Rakesh Patel, founder of The Bharat Army

Rakesh Patel, founder of The Bharat Army
| Photo Credit: Special Arrangement

Amish You spends all his annual leaves following the Indian cricket team around the world. “This is probably why I am still single,” he laughs. The 32-year-old from London is a member of The Bharat Army — a global group of cricket lovers and fans that travels to every country where Team India plays and cheers them on. He, along with the rest of the group, is in India for the duration of the ongoing 2023 ICC Men’s Cricket World Cup.

“We call ourselves the 12th man of the Indian team,” says Rakesh Patel, who started The Bharat Army in the UK during the 1999 World Cup, with the idea that every cricket team should have a supporters group. “We are among the most passionate fans in the world. Cricket is a religion in our country and we needed to do something more organised as a group,” he says. The group started with four members and over the last 23 years has grown to include 1,60,000 registered members and 1.7 million followers globally.

Virat Kohli and K.L.Rahul at M.A. Chidambaram Stadium in Chennai

Virat Kohli and K.L.Rahul at M.A. Chidambaram Stadium in Chennai
| Photo Credit:
JOTHI RAMALINGAM B

On Saturday night, ahead of India’s first match on Sunday at the MA Chidambaram stadium, The Bharat Army was in Chennai galvanising support with a fan event at Sin & Tonic. LBDs and party casuals were outnumbered by Team India jerseys as 250-plus supporters poured in from across the city, country and continents: the US, Singapore, Hong Kong, the UK, Australia, Europe… They are all travelling together as a group. “For the 2019 World Cup, 11,000 fans from 23 countries travelled with us around England and Wales, where the matches were happening,” says Rakesh.

“With this group, you’ll never feel alone. There’s atmosphere and all that but there’s bonding and great relationships too,” says Amish. The motley group sees a confluence of cultures and comprises people from various backgrounds and professions including chartered accountants, business men and women, civil servants, lawyers; 18 to 85-year-olds… all tied together by the love for cricket.

** Stated goal A **
In the article about The Bharat Army above, condense the paragraph beginning "“We call ourselves the 12th man” into a short bulleted list that keeps its main facts.
** Stated goal B **
Carry on the article about The Bharat Army, starting right after its final sentence.

** Record extracts **
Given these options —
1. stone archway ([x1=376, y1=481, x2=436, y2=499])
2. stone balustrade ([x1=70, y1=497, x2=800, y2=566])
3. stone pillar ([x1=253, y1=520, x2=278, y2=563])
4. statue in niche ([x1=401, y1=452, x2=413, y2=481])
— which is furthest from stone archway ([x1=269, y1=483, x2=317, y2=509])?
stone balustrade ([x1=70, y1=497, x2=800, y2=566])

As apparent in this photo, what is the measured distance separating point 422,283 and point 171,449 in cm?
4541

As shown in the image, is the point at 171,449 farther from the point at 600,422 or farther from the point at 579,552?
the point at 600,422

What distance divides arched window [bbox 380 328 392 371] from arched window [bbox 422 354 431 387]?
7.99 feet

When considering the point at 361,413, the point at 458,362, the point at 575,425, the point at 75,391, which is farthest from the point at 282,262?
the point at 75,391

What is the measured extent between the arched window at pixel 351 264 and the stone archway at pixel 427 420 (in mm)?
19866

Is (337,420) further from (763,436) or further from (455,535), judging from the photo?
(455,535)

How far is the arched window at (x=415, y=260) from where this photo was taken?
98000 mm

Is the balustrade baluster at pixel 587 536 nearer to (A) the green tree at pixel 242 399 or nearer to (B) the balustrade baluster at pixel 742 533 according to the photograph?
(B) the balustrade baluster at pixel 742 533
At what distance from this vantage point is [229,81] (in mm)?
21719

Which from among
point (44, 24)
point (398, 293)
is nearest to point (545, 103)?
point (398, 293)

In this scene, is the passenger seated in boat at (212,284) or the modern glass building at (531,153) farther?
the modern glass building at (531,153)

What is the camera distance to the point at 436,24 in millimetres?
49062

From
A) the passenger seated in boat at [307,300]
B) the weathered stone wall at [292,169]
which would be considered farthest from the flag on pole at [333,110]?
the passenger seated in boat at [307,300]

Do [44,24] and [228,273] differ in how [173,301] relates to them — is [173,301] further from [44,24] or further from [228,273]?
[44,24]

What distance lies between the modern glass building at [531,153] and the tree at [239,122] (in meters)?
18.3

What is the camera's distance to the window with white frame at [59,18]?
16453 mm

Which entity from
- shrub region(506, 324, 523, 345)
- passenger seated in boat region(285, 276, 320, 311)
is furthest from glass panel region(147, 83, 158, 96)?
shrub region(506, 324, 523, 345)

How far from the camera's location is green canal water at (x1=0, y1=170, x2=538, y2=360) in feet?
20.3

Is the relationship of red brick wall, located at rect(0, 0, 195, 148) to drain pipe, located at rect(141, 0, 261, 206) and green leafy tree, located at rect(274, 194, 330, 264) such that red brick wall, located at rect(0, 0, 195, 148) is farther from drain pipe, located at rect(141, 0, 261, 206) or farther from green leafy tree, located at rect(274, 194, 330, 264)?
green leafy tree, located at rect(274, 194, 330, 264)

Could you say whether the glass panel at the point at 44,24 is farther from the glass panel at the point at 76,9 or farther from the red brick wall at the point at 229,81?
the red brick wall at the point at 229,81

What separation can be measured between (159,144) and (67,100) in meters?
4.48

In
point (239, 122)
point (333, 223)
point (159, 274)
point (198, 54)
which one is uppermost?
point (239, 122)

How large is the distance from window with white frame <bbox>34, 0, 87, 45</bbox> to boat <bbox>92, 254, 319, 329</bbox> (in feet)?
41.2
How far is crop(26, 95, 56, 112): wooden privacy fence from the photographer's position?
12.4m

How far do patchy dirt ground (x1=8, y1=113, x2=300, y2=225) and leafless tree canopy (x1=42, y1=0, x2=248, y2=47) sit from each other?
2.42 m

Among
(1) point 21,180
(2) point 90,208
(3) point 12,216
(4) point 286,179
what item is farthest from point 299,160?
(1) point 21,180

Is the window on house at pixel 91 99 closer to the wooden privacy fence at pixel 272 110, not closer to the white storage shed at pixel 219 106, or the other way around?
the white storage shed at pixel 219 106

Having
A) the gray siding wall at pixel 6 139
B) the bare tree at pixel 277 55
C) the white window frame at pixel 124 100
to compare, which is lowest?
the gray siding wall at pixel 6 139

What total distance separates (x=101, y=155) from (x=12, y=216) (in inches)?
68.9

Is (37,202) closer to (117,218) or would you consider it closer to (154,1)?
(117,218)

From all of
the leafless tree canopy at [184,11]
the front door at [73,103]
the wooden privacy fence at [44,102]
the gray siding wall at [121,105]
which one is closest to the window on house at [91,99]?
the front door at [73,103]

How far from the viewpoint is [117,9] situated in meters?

** Expected answer A **
- The Bharat Army calls itself the 12th man of the Indian team.
- Rakesh Patel started it in the UK during the 1999 World Cup, with the idea that every cricket team should have a supporters group.
- He describes its members as among the most passionate fans in the world, and says cricket is a religion in India and the fans needed a more organised group.
- It began with four members and over 23 years has grown to 1,60,000 registered members and 1.7 million followers globally.

** Expected answer B **
There are 6,000 people accompanying The Bharat Army this time. Like, Varsha Patel, a civil servant from London, who is travelling with the gang for the first time. She has taken three moths off work to watch the matches in India and then travel to Kutch where she has her roots. “It’s a great atmosphere with them. This army is a close-knit group and it’s always good fun,” says Varsha, who is looking forward to watching Shubman Gill play.

“We bring the noise, we bring the vibe, the atmosphere. We make a noise and the players feel our presence,” says Rakesh. They sing, chant (they have different ones for different players), dance, play music. “We play musical instruments like the drum, saxophone, trumpet, dhol. We are known to be the loudest, proudest fan club,” grins Rakesh, adding, “This year, the BCCI has given us approval to bring musical instruments into the stadium. This is the first time a fan club has been allowed to do so in India.”

Interestingly, Rakesh and the core team of the Bharat Army are British nationals. But when it comes to cricket, it is India that is in their hearts. This also means occasional clashes with The Barmy Army — the English equivalent of The Bharat Army.

While there are brickbats, there are bouquets too. For example, in 2018, when India beat Australia, in Australia for the first time in a Test match, the BCCI showed their gratitude to The Bharat Army by inviting them to party with the Indian cricketers. For many from the group, it was an awe-inspiring moment as they got to spend time with their heroes.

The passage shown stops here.